Tsukishima hat erst nach Ginjous Tod erkennen müssen, dass
er nie alleine war.
479:
Good bye Our Xcution
Beschreibung:
Urahara möchte Riruka gerade etwas zu Essen bringen. Er
bemerkt, dass sie nicht mehr in ihrem Zimmer liegt und
schaut etwas besorgt aus. Urahara beschließt Jinta das Essen
zu geben.
Derweilen
erreicht Ukitake die Nachricht, dass Ichigo siegreich gegen
Ginjou war. Auch Yamamoto bekommt die Nachricht bestätigt.
Kurz darauf erfahren alle, dass Ichigo seltsamerweise in die
Soul Society gekommen ist. Fast alle Kommandanten versammeln
sich um ihn, was für ihn zunächst wie eine Begrüßung
aussieht. Ichigo stellt fest, dass Kensei nun wieder ein
Kommandant der Gotei 13 ist.
Die Kommandanten und Leutnants
versammeln sich (wie sich hier herausstellt, sind Rose und
Hirako nun auch wieder Kommandanten) und Ichigo kommt auf
dem Punkt: Er möchte Ginjous Leiche, die die Soul Society
mitgenommen hat, zurück in die reale Welt bringen, damit er
dort beerdigt wird.

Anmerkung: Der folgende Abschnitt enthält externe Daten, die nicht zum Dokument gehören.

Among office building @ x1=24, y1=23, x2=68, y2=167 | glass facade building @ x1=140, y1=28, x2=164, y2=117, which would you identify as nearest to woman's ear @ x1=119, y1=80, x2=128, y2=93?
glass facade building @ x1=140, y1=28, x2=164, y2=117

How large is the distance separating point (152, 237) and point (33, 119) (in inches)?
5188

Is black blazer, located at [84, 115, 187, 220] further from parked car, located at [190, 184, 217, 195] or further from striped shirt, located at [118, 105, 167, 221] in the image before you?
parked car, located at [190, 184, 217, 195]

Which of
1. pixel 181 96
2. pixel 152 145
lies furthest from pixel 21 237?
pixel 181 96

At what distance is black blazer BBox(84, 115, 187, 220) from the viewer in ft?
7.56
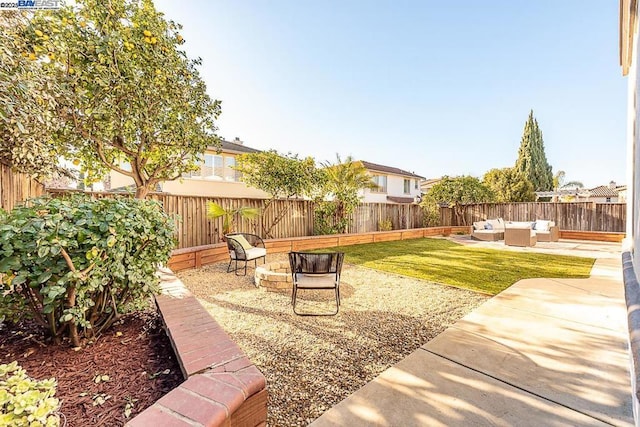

Er stößt dort auf Widerstand. Soi Fong
sieht Ginjou als Verbrecher an, der Shinigami-Kräfte geraubt
hat und vielen Menschen auf dem Gewissen hat. Hirako kann
außerdem nicht verstehen, dass Ichigo es Ginjou nicht
verübelt, weil er seine Familie in Gefahr gebracht hat. Doch
Ichigo ist der Ansicht, seiner Familie sei nichts passiert,
er selbst wäre noch am Leben und Ginjou wäre nur ein
einfacher Aushilfe-Shinigami gewesen. Yamamoto möchte nun
wissen, ob er mit der letzteren Aussage etwas Bestimmtes
ausdrücken möchte.
Ein wenig später gesellt sich
Kyoraku zu Ukitake auf einem Hügel. Er erzählt, dass Ichigo
das Abzeichen behalten hätte, weil er ihnen vertraue.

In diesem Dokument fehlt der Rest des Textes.